◆ Given exercise
In the listing, change "items" to "entries" from the line with "List the items" through the line with "which is farthest from pixel 111 280?". Give back only those lines, with everything else left as it is.

◆ Given data

○ ○ ○ ○ ○

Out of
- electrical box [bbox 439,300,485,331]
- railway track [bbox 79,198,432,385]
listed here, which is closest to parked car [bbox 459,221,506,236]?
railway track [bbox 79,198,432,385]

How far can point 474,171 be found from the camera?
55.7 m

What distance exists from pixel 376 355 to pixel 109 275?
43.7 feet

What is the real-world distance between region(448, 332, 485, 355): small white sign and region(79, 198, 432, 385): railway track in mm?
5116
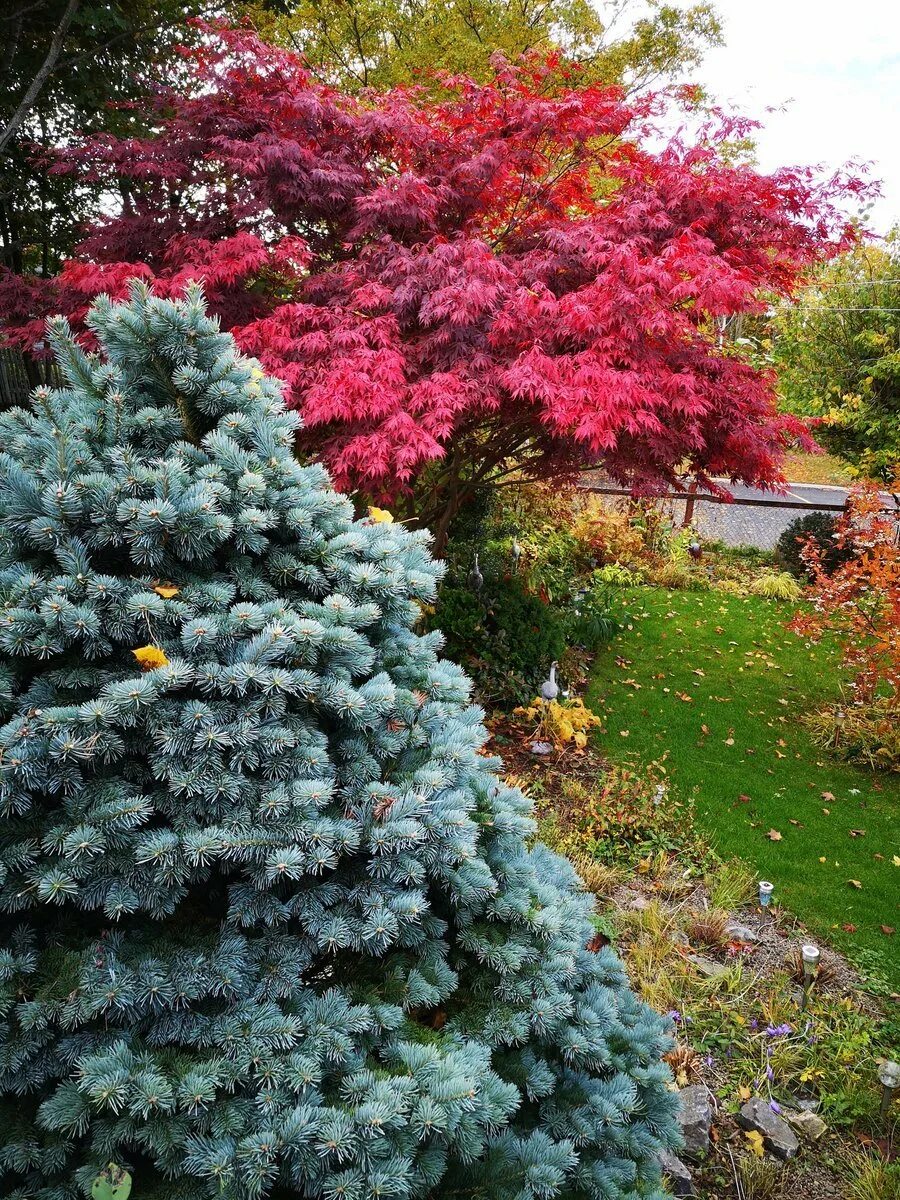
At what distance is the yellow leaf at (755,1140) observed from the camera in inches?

○ ○ ○ ○ ○

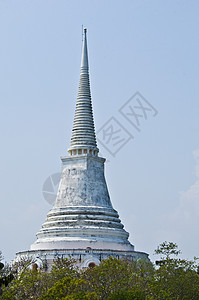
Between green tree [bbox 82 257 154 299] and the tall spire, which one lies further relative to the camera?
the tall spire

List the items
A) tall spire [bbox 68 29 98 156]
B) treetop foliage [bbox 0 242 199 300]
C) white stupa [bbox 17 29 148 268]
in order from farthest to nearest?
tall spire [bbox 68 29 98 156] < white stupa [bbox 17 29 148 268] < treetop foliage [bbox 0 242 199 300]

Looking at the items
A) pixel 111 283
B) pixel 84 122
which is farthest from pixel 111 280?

○ ○ ○ ○ ○

◆ Task output
List the entries
A) tall spire [bbox 68 29 98 156]
B) treetop foliage [bbox 0 242 199 300]
C) white stupa [bbox 17 29 148 268]
in order from farthest to nearest?
tall spire [bbox 68 29 98 156] < white stupa [bbox 17 29 148 268] < treetop foliage [bbox 0 242 199 300]

Looking at the entries
A) pixel 111 283
B) pixel 84 122
which is farthest from pixel 111 280?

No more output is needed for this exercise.